The bee was very far away and the human had no hope to catch up. The bee would drown, the human would drown, and Frenzy would drown in his incomprehension.
*****
Gabrielle stopped paddling. The bee kept flying. Eventually, she couldn’t see it anymore. The bee’s instincts would lead it to death. Gabrielle‘s instincts could have lead her to death if her mind had not intervened. Gabrielle paddled her board in a circle and began her trek back to shore.
*****
Frenzy learned a lot about humans that day. Their instincts can lead them into trouble if they let themselves be a party to them. Frenzy didn’t really understand this kind of passion, for he was a stoic observer.
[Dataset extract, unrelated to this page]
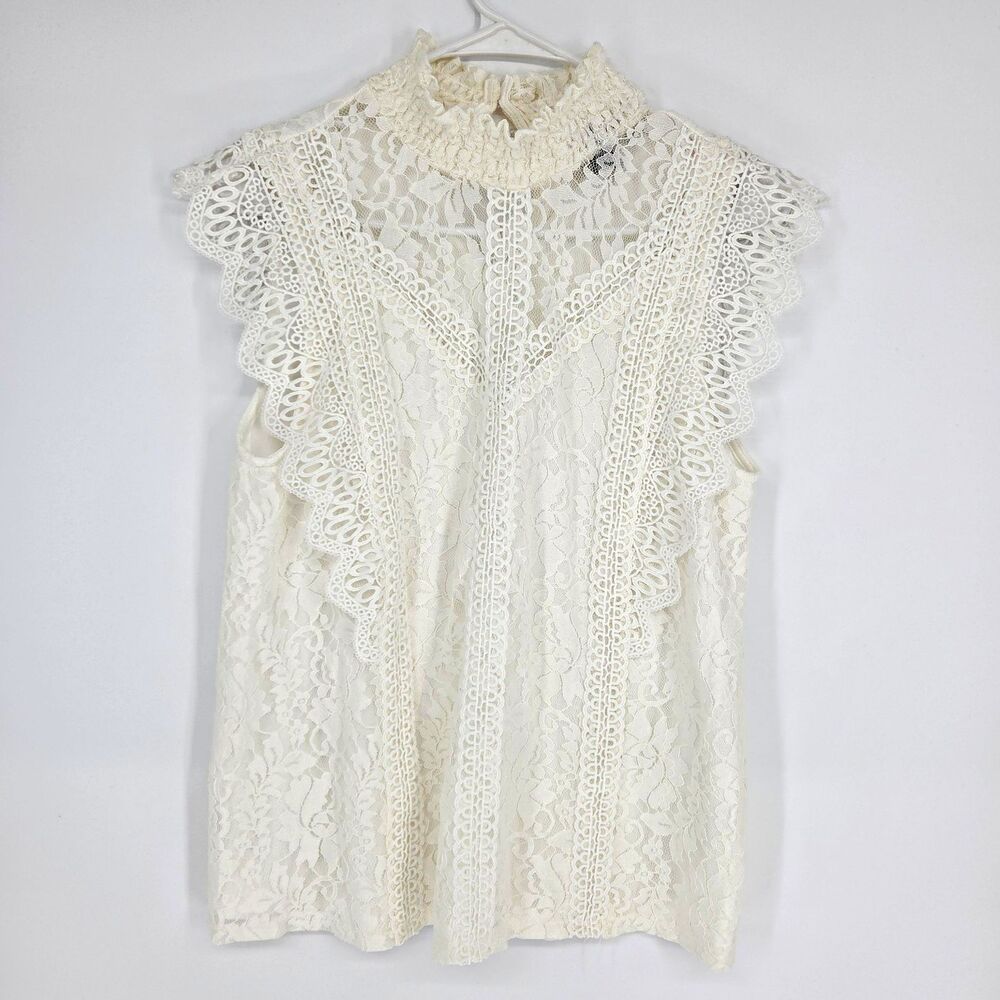 Cable & Gauge Womens Ivory Floral Lace Mock Neck Sleeveless Lined Blouse L Fairy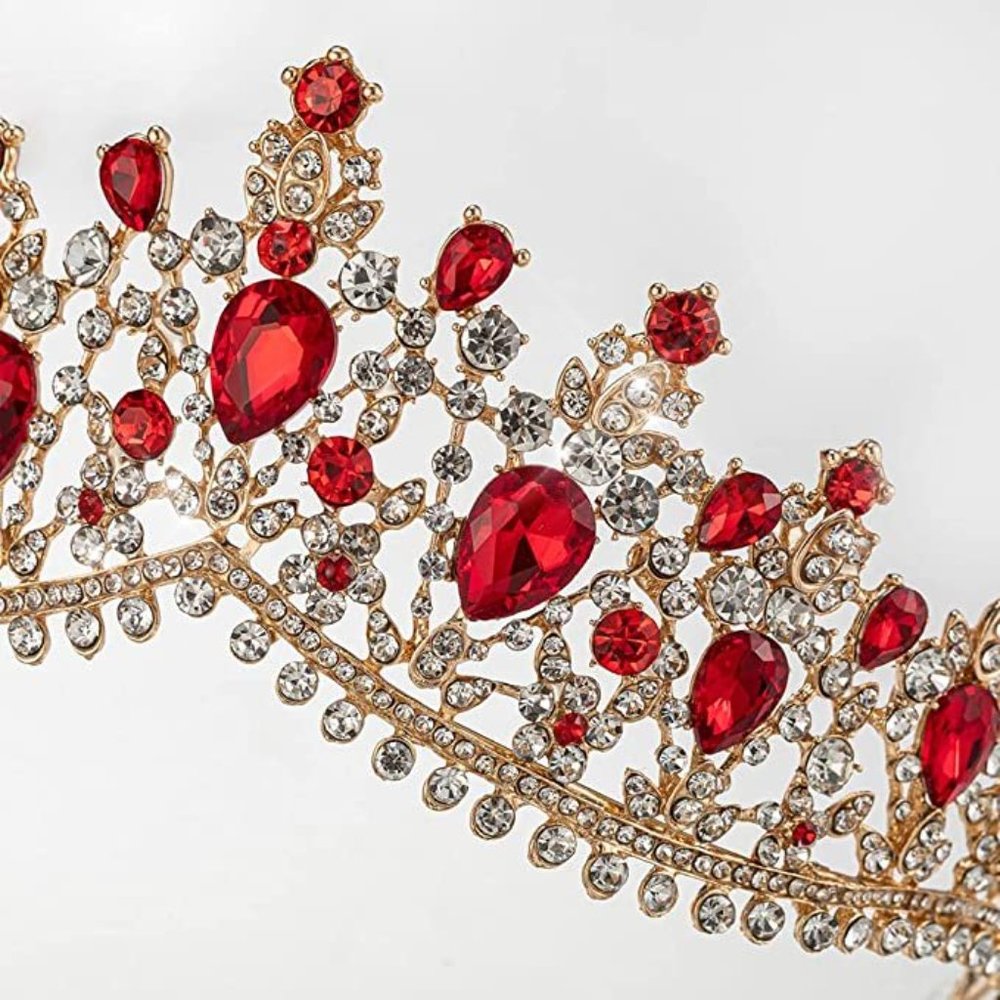 NEW Sparkling Bling Crystal Rhinestone Tiara Necklace Set: Ruby Red + FR…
There was something to be said about that kind of passion, though. Frenzy wanted to feel that way, but his observational duties denied him. What if he were the human on the board? Could he have kept paddling? Could his passion had been given the chance to take over? No, probably not. That bee was obviously diseased. The human had chased it in error, so had corrected herself.
*****
The bee continued to chase her passionate instincts. She just knew that there was a flower too sweet to pass up out there. She didn’t know, however, how close she was to death. She continued to fly on.
The sweet flowery sensation began to wane. The bee’s instincts began to fade.
****
Frenzy focused his sensors on the bee. It flew for a long while. Eventually, it, too, turned back toward the shore. It was clearly too far away to make it back safely. Perhaps its mind had taken back control away from its passion. This was the first thing to make sense to Frenzy, for loneliness is not compatible with the swarm culture, anymore than it is for the human cultures that he had spent so much time observing.
Suddenly, Frenzy longed to talk to someone else, anyone else. He checked himself out of his post and went to join the others on the ship orbiting far above the surface of the human planet.